The whole story of Russell is the tale of a man losing his soul, selling out for a lifestyle that he had done his strenuous best to resist. Carver installs him in a run down apartment block in the worst area of Hollywood and sets him up as a drug dealer. To do this he has to make contact with those who can get him to a Latin American crime family who are responsible for a huge amount of the cocaine supply to the U.S.A. Working his way up the ladder, he begins making a great success of this new and illegal vocation, meeting along the way crooked lawyer David Jason (Jeff Goldblum) who manages to get Russell, now called John Hull, out of a court trial.

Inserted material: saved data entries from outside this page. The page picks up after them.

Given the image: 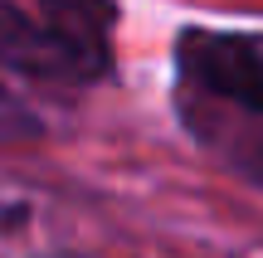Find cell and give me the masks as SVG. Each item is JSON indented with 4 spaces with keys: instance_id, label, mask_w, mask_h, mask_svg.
<instances>
[{
    "instance_id": "6da1fadb",
    "label": "cell",
    "mask_w": 263,
    "mask_h": 258,
    "mask_svg": "<svg viewBox=\"0 0 263 258\" xmlns=\"http://www.w3.org/2000/svg\"><path fill=\"white\" fill-rule=\"evenodd\" d=\"M176 58L190 93L263 117V34L190 29V34H180Z\"/></svg>"
},
{
    "instance_id": "7a4b0ae2",
    "label": "cell",
    "mask_w": 263,
    "mask_h": 258,
    "mask_svg": "<svg viewBox=\"0 0 263 258\" xmlns=\"http://www.w3.org/2000/svg\"><path fill=\"white\" fill-rule=\"evenodd\" d=\"M0 64L20 68V73H34V78H59V83L98 78V68L88 58H78L44 19L20 15L10 0H0Z\"/></svg>"
},
{
    "instance_id": "3957f363",
    "label": "cell",
    "mask_w": 263,
    "mask_h": 258,
    "mask_svg": "<svg viewBox=\"0 0 263 258\" xmlns=\"http://www.w3.org/2000/svg\"><path fill=\"white\" fill-rule=\"evenodd\" d=\"M44 10V25L73 49L78 58L107 73V58H112V25H117V10L112 0H39Z\"/></svg>"
},
{
    "instance_id": "277c9868",
    "label": "cell",
    "mask_w": 263,
    "mask_h": 258,
    "mask_svg": "<svg viewBox=\"0 0 263 258\" xmlns=\"http://www.w3.org/2000/svg\"><path fill=\"white\" fill-rule=\"evenodd\" d=\"M10 132H34V122H29V117L0 93V136H10Z\"/></svg>"
}]
</instances>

Now, yes, British audiences will be highly amused that Goldblum's exemplary performance as a sleazy and ambitious slimeball should be saddled with the name "David Jason", but after contemplating the actor calling Fishburne "You plonker!" or fetching a cloth they are likely to be caught up in the story. Deep Cover doesn't spare on the depressing details, Russell is offered his single mother neighbour's son in exchange for cash for example (he declines), and these reach high up as when Russell's traumatic experiences as a dealer (including murdering a rival) amount to very little when the U.S. government takes the side of the Mr Big for political reasons. Very well made, the film falters when it leans too heavily on convention, and the fact that massive operations on both sides of the law seem to be run by a tiny amount of people, but it's a cut above many of its peers. Music by Michel Colombier.